== DATA SECTION

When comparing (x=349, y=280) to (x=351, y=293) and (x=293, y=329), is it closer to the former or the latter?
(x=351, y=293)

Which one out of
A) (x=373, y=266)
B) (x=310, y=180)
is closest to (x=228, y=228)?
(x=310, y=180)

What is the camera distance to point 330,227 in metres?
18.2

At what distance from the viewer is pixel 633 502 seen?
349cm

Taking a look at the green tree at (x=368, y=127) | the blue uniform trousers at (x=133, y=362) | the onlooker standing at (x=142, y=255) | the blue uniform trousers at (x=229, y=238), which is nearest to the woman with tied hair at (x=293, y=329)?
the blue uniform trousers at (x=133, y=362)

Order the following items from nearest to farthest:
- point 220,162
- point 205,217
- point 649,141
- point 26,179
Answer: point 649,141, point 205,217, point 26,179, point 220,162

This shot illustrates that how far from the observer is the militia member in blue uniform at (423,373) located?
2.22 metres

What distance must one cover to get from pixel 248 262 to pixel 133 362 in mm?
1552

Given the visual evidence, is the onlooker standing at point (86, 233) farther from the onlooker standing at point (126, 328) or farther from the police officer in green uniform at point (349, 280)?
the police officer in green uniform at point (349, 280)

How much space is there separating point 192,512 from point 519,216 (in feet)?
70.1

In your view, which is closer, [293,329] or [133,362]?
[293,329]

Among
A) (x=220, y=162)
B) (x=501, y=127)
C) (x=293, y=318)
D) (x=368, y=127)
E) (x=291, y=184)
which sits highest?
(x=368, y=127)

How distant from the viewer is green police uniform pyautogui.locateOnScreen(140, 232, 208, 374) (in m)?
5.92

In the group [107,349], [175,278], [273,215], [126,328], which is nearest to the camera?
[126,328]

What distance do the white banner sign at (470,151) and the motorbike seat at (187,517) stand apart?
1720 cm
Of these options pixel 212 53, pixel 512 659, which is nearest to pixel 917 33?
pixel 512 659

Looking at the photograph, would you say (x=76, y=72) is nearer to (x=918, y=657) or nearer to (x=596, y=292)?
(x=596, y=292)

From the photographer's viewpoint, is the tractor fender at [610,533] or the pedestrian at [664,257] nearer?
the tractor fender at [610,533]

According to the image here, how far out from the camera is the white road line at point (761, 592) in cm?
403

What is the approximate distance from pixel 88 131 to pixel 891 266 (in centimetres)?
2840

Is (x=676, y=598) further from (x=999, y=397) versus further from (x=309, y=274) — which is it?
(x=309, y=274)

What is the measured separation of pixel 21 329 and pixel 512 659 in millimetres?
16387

====

Reproduce the material verbatim, line by line.

RESPONSE BELOW
When comparing (x=349, y=280) to (x=351, y=293) and (x=293, y=329), is it closer to the former or the latter?
(x=351, y=293)

Which one out of
A) (x=373, y=266)
B) (x=310, y=180)
is closest to (x=228, y=228)?
(x=310, y=180)

What is the camera distance to point 330,227 in metres?
18.2

At what distance from the viewer is pixel 633 502 seen?
349cm

Taking a look at the green tree at (x=368, y=127) | the blue uniform trousers at (x=133, y=362) | the onlooker standing at (x=142, y=255) | the blue uniform trousers at (x=229, y=238), which is nearest to the woman with tied hair at (x=293, y=329)?
the blue uniform trousers at (x=133, y=362)

Order the following items from nearest to farthest:
- point 220,162
- point 205,217
- point 649,141
- point 26,179
Answer: point 649,141, point 205,217, point 26,179, point 220,162

This shot illustrates that how far from the observer is the militia member in blue uniform at (423,373) located?
2.22 metres

What distance must one cover to get from pixel 248 262 to pixel 133 362 in mm?
1552

Given the visual evidence, is the onlooker standing at point (86, 233) farther from the onlooker standing at point (126, 328) or farther from the police officer in green uniform at point (349, 280)?
the police officer in green uniform at point (349, 280)

How much space is there separating point 192,512 from point 519,216 (in feet)?
70.1

In your view, which is closer, [293,329] or [133,362]?
[293,329]

Among
A) (x=220, y=162)
B) (x=501, y=127)
C) (x=293, y=318)
D) (x=368, y=127)
E) (x=291, y=184)
which sits highest?
(x=368, y=127)

How distant from the viewer is green police uniform pyautogui.locateOnScreen(140, 232, 208, 374) (in m)?
5.92

In the group [107,349], [175,278], [273,215], [126,328], which is nearest to the camera?
[126,328]

What distance do the white banner sign at (470,151) and the motorbike seat at (187,517) stand apart?
1720 cm
Of these options pixel 212 53, pixel 512 659, which is nearest to pixel 917 33?
pixel 512 659

Looking at the photograph, would you say (x=76, y=72) is nearer to (x=918, y=657) or nearer to (x=596, y=292)?
(x=596, y=292)

From the photographer's viewpoint, is the tractor fender at [610,533] or the pedestrian at [664,257] nearer?
the tractor fender at [610,533]

According to the image here, how far out from the camera is the white road line at point (761, 592) in cm?
403

What is the approximate distance from pixel 88 131 to pixel 891 266 (in centimetres)?
2840

Is (x=676, y=598) further from (x=999, y=397) versus further from (x=309, y=274) — which is it?
(x=309, y=274)

What is the measured separation of pixel 21 329 and pixel 512 659 in millimetres?
16387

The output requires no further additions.